*Work required*
Starting at the line that contains "Which object, [173,177]", quote every line through the end of the entries, word for word, skipping the pictures.

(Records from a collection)
++++++++

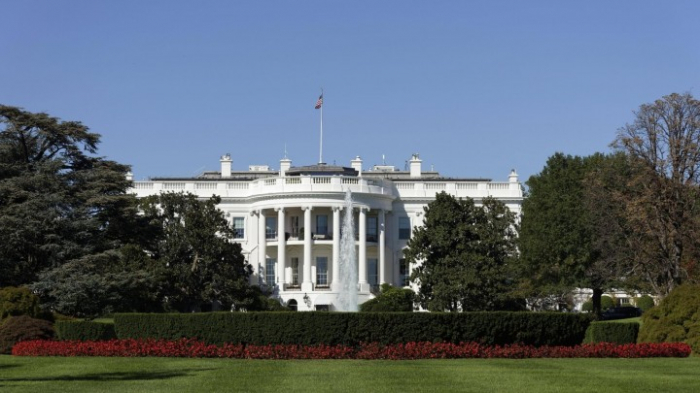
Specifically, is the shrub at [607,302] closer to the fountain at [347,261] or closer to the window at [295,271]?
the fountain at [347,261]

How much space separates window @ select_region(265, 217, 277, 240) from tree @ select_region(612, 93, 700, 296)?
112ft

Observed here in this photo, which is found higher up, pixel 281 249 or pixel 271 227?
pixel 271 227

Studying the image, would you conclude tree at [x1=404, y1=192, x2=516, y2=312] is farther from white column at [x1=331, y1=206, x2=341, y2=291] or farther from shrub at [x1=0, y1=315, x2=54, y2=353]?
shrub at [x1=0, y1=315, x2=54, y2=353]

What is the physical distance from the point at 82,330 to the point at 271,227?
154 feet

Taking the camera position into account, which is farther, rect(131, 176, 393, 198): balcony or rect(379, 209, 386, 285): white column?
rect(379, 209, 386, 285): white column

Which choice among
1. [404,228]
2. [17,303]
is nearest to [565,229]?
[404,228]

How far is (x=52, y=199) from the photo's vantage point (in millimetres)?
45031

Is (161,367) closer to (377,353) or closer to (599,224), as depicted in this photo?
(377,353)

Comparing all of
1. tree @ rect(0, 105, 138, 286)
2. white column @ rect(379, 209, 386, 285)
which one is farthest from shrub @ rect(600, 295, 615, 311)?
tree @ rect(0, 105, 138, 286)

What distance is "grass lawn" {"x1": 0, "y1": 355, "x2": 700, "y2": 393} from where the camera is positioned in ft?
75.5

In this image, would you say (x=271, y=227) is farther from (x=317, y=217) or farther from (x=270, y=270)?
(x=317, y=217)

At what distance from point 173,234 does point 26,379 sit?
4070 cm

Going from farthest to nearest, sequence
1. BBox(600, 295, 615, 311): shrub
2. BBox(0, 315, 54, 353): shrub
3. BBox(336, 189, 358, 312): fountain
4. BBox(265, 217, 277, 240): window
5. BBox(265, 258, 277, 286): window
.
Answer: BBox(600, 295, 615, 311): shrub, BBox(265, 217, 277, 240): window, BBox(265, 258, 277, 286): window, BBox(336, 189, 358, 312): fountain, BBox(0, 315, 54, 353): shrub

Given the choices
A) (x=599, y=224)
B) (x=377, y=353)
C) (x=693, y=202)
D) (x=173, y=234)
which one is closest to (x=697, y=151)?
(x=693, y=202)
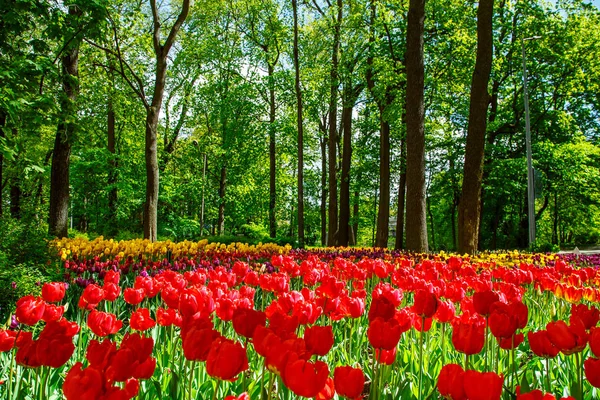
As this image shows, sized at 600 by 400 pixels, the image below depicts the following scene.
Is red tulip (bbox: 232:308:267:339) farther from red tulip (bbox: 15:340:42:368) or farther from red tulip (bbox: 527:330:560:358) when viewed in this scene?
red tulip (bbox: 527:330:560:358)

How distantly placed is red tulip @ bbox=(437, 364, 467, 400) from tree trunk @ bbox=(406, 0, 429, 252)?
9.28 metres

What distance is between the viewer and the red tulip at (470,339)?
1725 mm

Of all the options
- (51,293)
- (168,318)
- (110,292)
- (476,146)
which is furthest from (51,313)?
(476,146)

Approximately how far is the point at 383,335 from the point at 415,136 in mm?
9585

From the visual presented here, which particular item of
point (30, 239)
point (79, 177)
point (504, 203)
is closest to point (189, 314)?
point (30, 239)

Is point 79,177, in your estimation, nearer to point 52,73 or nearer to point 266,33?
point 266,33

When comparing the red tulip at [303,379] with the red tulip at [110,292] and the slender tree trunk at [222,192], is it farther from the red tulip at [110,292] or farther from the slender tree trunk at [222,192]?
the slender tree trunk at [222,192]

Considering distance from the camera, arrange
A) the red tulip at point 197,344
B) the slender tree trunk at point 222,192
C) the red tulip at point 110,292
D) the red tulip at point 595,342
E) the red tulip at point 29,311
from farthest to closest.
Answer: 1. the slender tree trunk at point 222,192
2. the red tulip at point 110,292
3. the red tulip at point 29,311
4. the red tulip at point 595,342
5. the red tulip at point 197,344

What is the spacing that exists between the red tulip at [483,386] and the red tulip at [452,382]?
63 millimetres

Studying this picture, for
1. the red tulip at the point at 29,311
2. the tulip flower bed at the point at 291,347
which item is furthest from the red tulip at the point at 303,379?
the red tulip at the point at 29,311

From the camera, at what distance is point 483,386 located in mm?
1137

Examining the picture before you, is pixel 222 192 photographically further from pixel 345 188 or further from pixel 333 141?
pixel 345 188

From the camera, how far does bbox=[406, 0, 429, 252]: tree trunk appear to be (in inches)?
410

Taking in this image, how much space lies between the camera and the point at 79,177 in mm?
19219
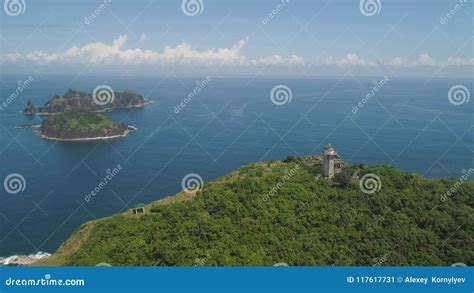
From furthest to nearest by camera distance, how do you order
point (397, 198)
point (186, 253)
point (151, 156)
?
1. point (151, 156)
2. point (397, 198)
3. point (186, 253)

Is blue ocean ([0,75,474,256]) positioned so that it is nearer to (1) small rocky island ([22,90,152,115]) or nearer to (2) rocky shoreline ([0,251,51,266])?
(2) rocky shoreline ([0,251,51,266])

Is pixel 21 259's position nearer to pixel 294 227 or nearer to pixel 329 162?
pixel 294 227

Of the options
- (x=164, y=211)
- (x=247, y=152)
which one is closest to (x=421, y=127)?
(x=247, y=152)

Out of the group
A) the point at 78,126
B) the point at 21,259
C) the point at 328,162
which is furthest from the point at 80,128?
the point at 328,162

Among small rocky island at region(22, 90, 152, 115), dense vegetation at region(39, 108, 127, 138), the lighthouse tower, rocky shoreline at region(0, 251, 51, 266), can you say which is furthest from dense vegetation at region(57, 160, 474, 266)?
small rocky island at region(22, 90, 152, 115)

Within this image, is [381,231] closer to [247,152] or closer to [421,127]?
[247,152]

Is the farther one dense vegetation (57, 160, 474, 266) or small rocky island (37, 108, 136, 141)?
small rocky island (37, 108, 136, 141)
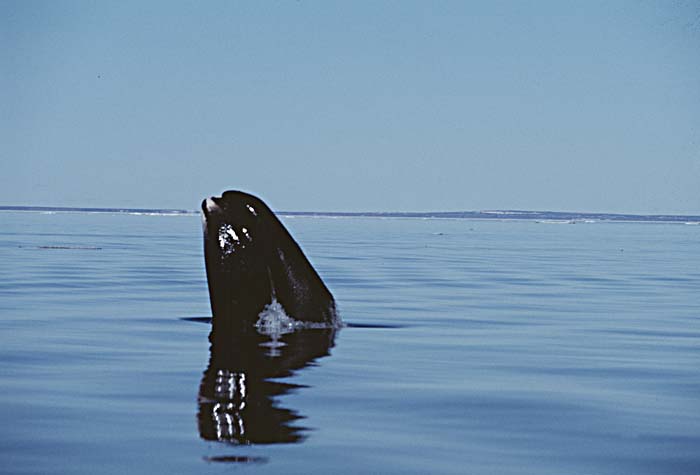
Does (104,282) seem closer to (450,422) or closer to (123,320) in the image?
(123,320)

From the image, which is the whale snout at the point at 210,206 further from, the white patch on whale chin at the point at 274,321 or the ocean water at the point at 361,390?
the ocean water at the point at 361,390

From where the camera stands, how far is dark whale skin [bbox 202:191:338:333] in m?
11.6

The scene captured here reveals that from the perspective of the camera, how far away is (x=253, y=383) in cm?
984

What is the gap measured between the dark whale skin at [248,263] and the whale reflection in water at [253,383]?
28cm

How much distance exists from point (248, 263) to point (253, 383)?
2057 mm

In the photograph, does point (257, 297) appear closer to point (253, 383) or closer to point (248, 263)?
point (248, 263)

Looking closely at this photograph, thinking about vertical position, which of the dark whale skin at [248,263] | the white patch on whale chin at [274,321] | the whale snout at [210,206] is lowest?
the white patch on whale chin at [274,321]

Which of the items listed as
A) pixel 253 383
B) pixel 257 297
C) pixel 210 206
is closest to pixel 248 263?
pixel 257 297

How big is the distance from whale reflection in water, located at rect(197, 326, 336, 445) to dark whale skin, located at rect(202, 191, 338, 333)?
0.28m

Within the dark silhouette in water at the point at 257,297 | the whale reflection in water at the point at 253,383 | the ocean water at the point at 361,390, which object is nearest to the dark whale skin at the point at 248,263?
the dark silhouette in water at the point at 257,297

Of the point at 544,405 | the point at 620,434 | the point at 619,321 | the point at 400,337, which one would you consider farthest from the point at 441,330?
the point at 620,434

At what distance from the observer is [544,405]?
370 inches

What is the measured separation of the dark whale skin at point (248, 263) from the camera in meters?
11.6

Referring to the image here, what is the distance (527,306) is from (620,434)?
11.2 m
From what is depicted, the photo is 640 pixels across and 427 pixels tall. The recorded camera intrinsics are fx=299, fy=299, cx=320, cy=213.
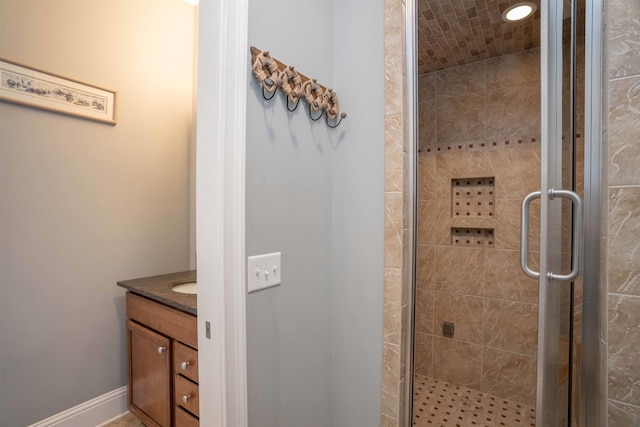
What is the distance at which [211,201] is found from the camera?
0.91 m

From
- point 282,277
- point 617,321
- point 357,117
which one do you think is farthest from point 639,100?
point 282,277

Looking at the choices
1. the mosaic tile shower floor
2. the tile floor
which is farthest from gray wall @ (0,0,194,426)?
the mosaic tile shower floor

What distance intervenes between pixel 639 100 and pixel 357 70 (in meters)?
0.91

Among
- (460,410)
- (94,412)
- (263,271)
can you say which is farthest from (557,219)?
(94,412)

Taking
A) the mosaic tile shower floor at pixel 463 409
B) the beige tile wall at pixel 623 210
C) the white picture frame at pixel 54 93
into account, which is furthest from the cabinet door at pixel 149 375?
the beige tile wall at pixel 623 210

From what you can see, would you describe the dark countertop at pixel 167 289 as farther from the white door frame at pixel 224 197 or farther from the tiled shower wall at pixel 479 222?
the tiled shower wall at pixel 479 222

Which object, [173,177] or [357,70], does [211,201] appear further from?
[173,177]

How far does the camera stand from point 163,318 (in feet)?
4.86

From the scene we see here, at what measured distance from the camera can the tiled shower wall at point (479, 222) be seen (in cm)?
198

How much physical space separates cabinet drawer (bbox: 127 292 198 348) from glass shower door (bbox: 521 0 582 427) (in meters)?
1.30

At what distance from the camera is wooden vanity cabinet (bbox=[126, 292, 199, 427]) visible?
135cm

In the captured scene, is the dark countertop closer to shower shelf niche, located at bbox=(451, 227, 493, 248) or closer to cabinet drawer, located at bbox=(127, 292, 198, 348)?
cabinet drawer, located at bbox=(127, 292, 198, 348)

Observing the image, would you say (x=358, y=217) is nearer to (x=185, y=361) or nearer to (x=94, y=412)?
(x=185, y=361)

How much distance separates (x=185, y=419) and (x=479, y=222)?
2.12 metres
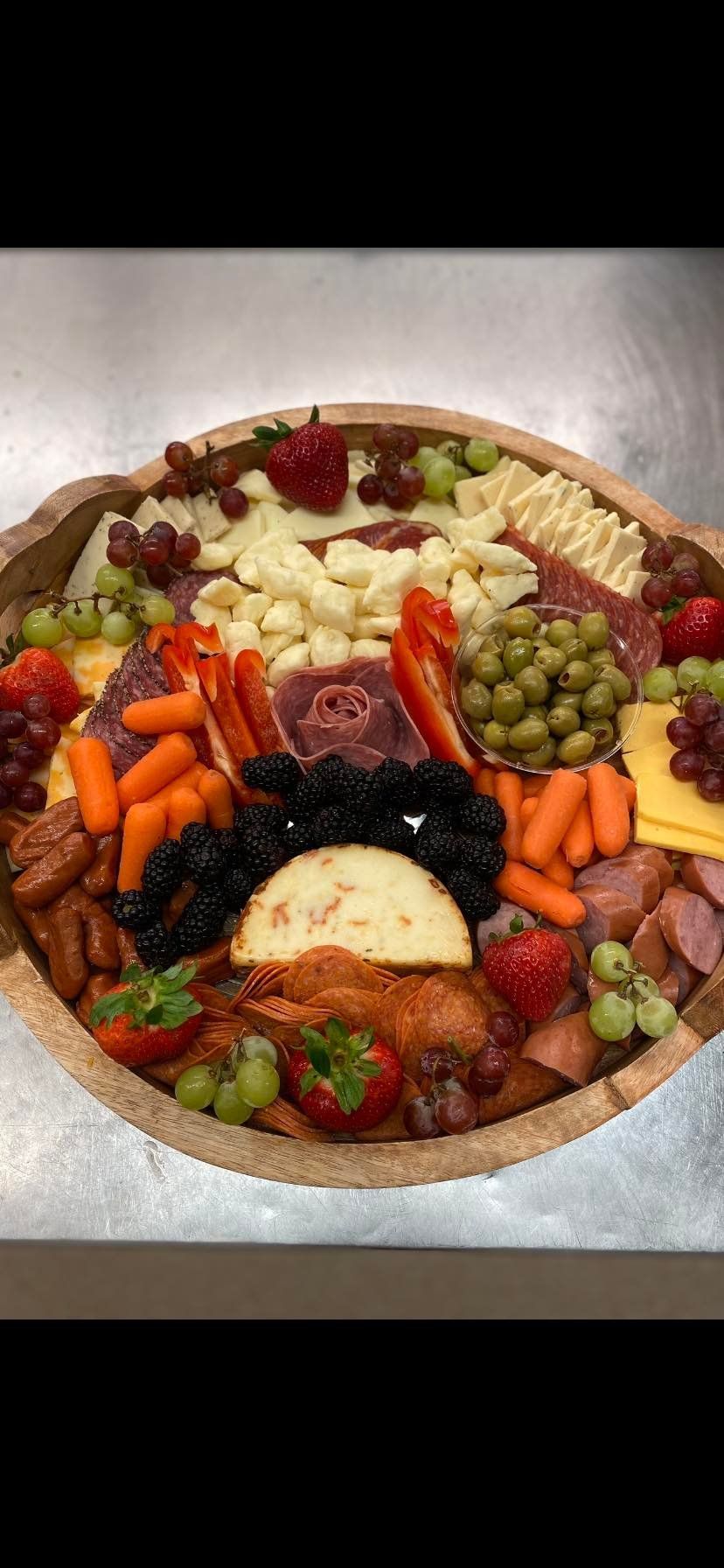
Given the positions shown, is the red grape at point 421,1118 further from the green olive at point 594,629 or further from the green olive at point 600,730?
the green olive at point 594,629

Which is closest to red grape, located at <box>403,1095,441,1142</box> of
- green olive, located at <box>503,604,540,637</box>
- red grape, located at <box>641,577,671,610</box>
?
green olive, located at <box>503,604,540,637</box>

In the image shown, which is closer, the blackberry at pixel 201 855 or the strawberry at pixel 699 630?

++++++++

*Solution to this task*
Which object, [173,177] or [357,70], does [211,201] appear further from?
[173,177]

How far does the camera stand from point 163,318 (in feet)?
4.86

From the scene we see here, at what measured distance from the camera can the tiled shower wall at point (479, 222) be seen (in cm)?
198

How much physical space separates cabinet drawer (bbox: 127 292 198 348) from glass shower door (bbox: 521 0 582 427) (in meters)?
1.30

At what distance from the camera is wooden vanity cabinet (bbox=[126, 292, 199, 427]) visible?
135cm

In the captured scene, is the dark countertop closer to shower shelf niche, located at bbox=(451, 227, 493, 248) or closer to cabinet drawer, located at bbox=(127, 292, 198, 348)?
cabinet drawer, located at bbox=(127, 292, 198, 348)

Observing the image, would you say (x=358, y=217) is nearer to (x=185, y=361) or nearer to (x=94, y=412)?
(x=185, y=361)

How much distance separates (x=185, y=419) and (x=479, y=222)?
2.12 metres
Given the positions shown, is the red grape at point 421,1118 further from the green olive at point 594,629 or further from the green olive at point 600,730?
the green olive at point 594,629

Which is closest to red grape, located at <box>403,1095,441,1142</box> of
- green olive, located at <box>503,604,540,637</box>
- red grape, located at <box>641,577,671,610</box>
?
green olive, located at <box>503,604,540,637</box>

In the image shown, which is closer, the blackberry at pixel 201 855 or the strawberry at pixel 699 630?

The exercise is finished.